We all have heard of smartphones and smartwatches and even use them. However, do you know there exist smart "contracts" too that are slowly changing many things about us?
It looks like a thing to know, right?
So, let's become smarter by knowing everything about Smart contracts.
What are Smart Contracts?
Similar to the general contracts built on paper, Smart contracts are digital contracts stored inside a blockchain in the form of a program. They perform a task only when a specific condition meets.
Let's understand it with an example of an ATM.
Say you go to an ATM to withdraw cash. An ATM will give you money only once you meet a specific condition, i.e., inserting your card, pin code, and the value you want to withdraw. But, if you miss anything from these things, the ATM will not approve your cash withdrawal.
It is very much similar to how smart contracts in a blockchain work. They work as a humanless mediator between two parties and execute their request only when certain conditions meet. They do so by following the "if/when-then" rule, which states that IF/WHEN a specific requirement or condition is met, the Smart contract will execute the requested action.

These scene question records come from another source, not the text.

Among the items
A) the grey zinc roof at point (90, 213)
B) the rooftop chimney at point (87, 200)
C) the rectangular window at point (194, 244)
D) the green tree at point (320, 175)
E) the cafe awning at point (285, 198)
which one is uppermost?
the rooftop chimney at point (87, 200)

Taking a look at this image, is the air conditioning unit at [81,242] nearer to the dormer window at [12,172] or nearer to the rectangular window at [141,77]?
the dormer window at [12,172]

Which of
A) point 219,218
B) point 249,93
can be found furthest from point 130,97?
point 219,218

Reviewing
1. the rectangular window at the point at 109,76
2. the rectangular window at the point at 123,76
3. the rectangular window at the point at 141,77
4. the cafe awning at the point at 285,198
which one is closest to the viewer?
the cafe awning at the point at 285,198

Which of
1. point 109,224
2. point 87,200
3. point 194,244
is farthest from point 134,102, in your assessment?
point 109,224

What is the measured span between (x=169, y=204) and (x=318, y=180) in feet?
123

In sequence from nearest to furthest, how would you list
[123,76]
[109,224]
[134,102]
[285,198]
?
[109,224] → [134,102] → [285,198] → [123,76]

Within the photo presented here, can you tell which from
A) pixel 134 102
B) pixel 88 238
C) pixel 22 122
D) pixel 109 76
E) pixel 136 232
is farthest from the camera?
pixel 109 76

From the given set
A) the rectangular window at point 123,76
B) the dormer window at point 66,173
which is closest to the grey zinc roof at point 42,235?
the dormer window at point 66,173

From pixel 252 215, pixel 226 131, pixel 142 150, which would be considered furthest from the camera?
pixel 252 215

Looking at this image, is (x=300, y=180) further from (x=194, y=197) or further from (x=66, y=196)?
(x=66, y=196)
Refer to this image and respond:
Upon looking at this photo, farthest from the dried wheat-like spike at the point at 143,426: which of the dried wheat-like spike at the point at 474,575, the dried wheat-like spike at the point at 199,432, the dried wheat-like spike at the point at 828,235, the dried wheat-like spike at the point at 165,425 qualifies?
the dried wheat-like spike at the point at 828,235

Now, the next question that arises is how smart contracts work.
How do Smart contracts work?
A Smart contract works on the idea that "code is law". It implies that a smart contract will automatically execute the action if the conditions specified for its execution in the codes of a program are fulfilled. A person or entity is no longer needed to verify or perform an action because the smart contract does everything.
For example, let's assume two tokens, say 'A' and 'B', which are related to each other in such a way that the value of one 'A' token is equal to five 'B' tokens. Then you can build a Smart contract stating that if anyone gives you one 'A' token, you will provide them five 'B' tokens. This way, when anyone deposits 1 'A' token in your account, the smart contract will automatically verify this transaction. Once it ensures that the depositor has met all the conditions of your smart contracts, it will automatically send him 5 'B' tokens from your account.
Let's talk about document-based contracts when any party violates the terms of the document. The other party can take the necessary action against it. Whereas a smart contract ensures that all the parties follow the terms and conditions by not executing the result if the participants do not follow them. Since a computer code takes all the decisions in a smart contract without human intervention, there is no chance of humanitarian bias and corruption. The parties involved in the smart contract first read and understand it thoroughly, and only then do they participate.
Now, let's know where the story of smart contracts began.
History of Smart contracts
The idea of Smart contacts started in 1994 when an American computer scientist, Nick Szabo, coined the term "smart contract" for the first time. As per Wikipedia, Nick referred Smart contract as "a set of promises, specified in digital form, including protocols within which the parties perform on these promises".
However, the credit for popularizing smart contracts goes to Ethereum, which introduced the smart contracts in its blockchain to support the development of dApps. Bitcoin also supports smart contracts but possesses very limited programmability compared to Ethereum.
Ethereum not only has its smart contracts but also allows other programmers to build their smart contracts on it. Its Solidity language is made especially for this purpose. Moreover, the Smart contracts introduced by Ethereum also serve as the foundation for Defi applications and NFTs.
But a big question remains: Why should you trust codes instead of humans?
You will find out this below.
Why trust Smart contracts?
Here are the two biggest reasons to trust Smart contracts:
1. IMMUTABILITY
Since smart contracts are codes installed in an immutable blockchain, they also become immutable. It means once they get inside a blockchain, no one can change them for executing frauds, hacking, or other personal benefits. This quality of smart contracts makes them more trustable than humans or organizations that are very likely to get corrupt.
2. DISTRIBUTED
Every Smart contract is distributed, meaning no single person can influence it. This quality of Smart contracts eliminates the chances of discrepancies between parties that often arise in general contracts because one party holds more power than the other.
What are the benefits of Smart contracts?
- Smart contracts eliminate the need to trust third parties because codes handle everything.
- All blockchain information about a smart contract is available to its participants forever. Hence, it is highly transparent as compared to other alternatives.
- Elimination of intermediaries brings automation into a blockchain through Smart contracts and directly reduces the cost of a project.
- Smart contracts boost the process because the delay caused due to human intermediaries is no more, and the code works faster than humans.
Conclusion
Smart contacts are revolutionizing the blockchain industry swiftly. They bring automation to a system through codes, which increases its overall speed and efficiency. Many industries can benefit from incorporating smart contracts in their existing supply chain and other systems. It's just a matter of time before smart contracts will become a new normal for all thriving businesses.